Наше дыхание сливается. Она хватает мою рубашку и сжимает в руках. Я понимаю, как ей это необходимо. Мне требуется все мое самообладание, чтобы не повалить ее прямо на песок.
Наши грудные клетки поднимаются и опускаются подобно волнам. Я касаюсь её носом, и это рушит её броню. Она обнимает меня за шею, приоткрывает рот и целует меня.
Сколько месяцев я не целовал мою девочку. Кажется, будто это в первый раз. Она отклоняется назад и мне приходится вытянуть голову, чтобы достать до её губ. Мои руки у неё под платьем, поглаживают бедра. Я чувствую материал её трусиков, но держу себя в руках.
Мы целуемся медленно, только губами. Часто отстраняемся друг от друга, чтобы посмотреть в глаза. Её волосы создают занавес между нами и всем миром. Они спадают нам на лица, закрывая все, кроме наших губ.
— Я люблю тебя,— говорит она мне в рот. Я улыбаюсь так широко, что приходится прервать поцелуй. Мы задействуем в поцелуе языки, и желание нарастает. Оливия любит кусаться, когда целуется. И это очень сильно на меня влияет.
Мое сердце — в горле, разум — в штанах, руки — на её платье. Она отталкивается и встает.
— Ничего не будет, пока я не разведусь,— говорит она.— Отвези меня назад.
Я поднимаюсь и притягиваю её к себе.
— Все, что я слышу, это «возьми меня».
Она обхватывает меня за шею, прикусывая зубами нижнюю губу. Я изучаю её лицо.
— Почему ты не краснеешь? Чтобы я ни сказал, ты не смущаешься.
Она ухмыляется.
— Потому что я чертовски крутая.
— Да, ты такая,— нежно говорю я, целуя её в кончик носа.
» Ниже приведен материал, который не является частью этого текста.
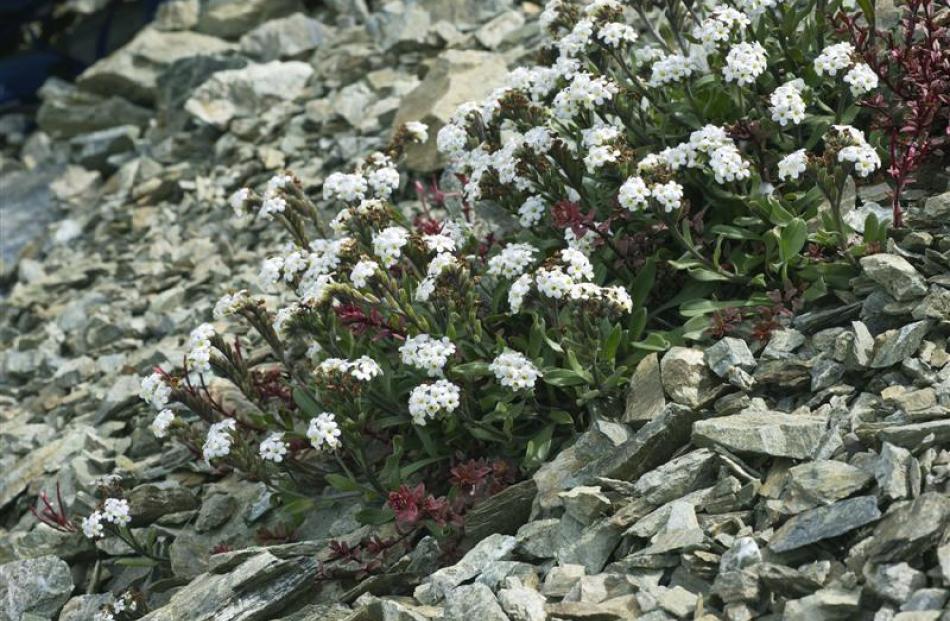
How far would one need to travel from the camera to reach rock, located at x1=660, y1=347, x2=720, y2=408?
20.4 ft

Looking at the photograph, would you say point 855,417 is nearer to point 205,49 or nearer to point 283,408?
point 283,408

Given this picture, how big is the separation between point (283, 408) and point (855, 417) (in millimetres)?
3568

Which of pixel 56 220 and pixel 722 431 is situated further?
pixel 56 220

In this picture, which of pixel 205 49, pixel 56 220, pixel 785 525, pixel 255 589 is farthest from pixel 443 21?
pixel 785 525

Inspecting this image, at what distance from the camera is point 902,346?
5.77 meters

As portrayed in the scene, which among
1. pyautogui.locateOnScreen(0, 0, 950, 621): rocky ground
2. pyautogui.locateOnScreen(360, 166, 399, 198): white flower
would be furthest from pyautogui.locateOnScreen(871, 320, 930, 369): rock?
pyautogui.locateOnScreen(360, 166, 399, 198): white flower

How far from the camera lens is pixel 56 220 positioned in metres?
13.6

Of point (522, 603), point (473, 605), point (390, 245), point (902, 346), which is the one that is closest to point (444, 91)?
point (390, 245)

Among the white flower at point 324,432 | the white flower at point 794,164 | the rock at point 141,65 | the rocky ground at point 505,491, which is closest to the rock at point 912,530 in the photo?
the rocky ground at point 505,491

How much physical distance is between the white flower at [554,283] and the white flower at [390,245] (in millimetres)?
960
Мы идем к моей машине. Как только открываем дверцы, у Оливии звонит телефон.
Она достает его из сумки и меняется в лице.
— Что случилось? — спрашиваю я.
Она отворачивается от меня, её руки застыли в воздухе, всё ещё сжимая телефон.
— Это Ной. Он хочет поговорить.
ГЛАВА ЧЕТЫРНАДЦАТАЯ
Ной
Я верчу обручальное кольцо на липкой столешнице. Оно сверкает золотым блеском, делает небольшой пируэт и падает плашмя. Поднимаю его и подкручиваю снова. Бармен в этой дешевой забегаловке смотрит на меня пустым взглядом и наливает ещё пива. Я не просил, но хороший бармен всегда может прочитать желание клиента. Я беру кольцо, кладу его в карман и начинаю медленно пить пиво.
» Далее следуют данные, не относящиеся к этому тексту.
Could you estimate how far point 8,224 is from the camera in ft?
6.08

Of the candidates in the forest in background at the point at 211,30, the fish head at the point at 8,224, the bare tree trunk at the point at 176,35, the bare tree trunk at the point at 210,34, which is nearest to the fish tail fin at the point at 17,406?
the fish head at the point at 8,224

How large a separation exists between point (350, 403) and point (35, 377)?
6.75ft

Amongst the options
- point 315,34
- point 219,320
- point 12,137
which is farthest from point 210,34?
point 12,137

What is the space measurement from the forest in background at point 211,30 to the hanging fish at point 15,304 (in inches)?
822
Она не знает, что я вернулся в город. Не уверен, что готов ей об этом сообщить. Четыре дня назад я снял номер в отеле рядом с аэропортом и с тех пор шатаюсь по близлежащим барам. В голове всплывает его образ. Знаю, что она видится с ним. Я даже не злюсь. Я оставил её. Чего я ожидал? Всё началось постепенно. У меня было всё больше и больше командировок за границу, в результате чего я всё чаще и дольше был в отъезде. Это положительно сказывалось на семейном бюджете. Но меня не было рядом в её день рождения, нашу первую годовщину, День благодарения. Я не понимал, что отъезды так сильно могут повлиять на отношения. Разлука заставляет сердце любить ещё сильнее. Ведь так говорят? Оливия никогда не жаловалась. Никогда ни на что не жаловалась. Она была самой сильной, самой независимой девушкой, которую я когда-либо встречал. Несмотря на мое постоянное отсутствие, последней каплей стало то, что я пропустил финальное решение в деле Добсона.
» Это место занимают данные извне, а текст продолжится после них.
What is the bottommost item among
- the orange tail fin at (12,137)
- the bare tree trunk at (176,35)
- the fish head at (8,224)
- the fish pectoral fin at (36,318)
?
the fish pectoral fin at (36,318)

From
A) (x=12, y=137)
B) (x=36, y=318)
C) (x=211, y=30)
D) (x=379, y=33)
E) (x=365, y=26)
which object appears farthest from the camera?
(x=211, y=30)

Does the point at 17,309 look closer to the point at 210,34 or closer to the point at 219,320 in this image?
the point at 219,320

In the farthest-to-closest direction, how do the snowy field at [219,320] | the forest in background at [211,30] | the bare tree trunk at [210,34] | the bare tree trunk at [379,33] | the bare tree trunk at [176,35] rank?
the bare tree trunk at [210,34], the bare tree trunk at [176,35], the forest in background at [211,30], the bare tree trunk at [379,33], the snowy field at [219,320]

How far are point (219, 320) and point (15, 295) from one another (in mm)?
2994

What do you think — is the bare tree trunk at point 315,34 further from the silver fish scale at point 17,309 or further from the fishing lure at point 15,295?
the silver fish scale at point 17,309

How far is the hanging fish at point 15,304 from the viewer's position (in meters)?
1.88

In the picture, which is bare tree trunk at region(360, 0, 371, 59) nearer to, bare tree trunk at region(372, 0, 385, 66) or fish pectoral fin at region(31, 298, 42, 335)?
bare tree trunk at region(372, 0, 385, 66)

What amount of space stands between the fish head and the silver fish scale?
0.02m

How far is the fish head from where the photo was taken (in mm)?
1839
Но Калеб не исчез. И он был первым, к кому она бежала, когда была напугана. Хотелось, чтобы это был я, но не уверен, что у меня хватило бы на это душевных сил. В первую очередь я карьерист. Всегда им был. Меня и сестру вырастила мать. Я часто представлял, каково это — жить с двумя родителями. Не потому, что отчаянно нуждался в отце... я просто хотел, чтобы кто-то заботился о моей матери, как она заботилась о нас.
Большую часть жизни я провел в одиночестве. Когда мне исполнилось тридцать восемь, я внезапно ощутил срочную необходимость завести семью. Не обычную семью с детьми, а просто жену. Чтобы с кем-то пить кофе по утрам и делить постель по ночам. Воображение в голове было ярким и прекрасным — дом, рождественские огни и совместные ужины. Всё было прекрасно, за исключением того, что лишь немногие женщины готовы были исключить из мечты ребенка.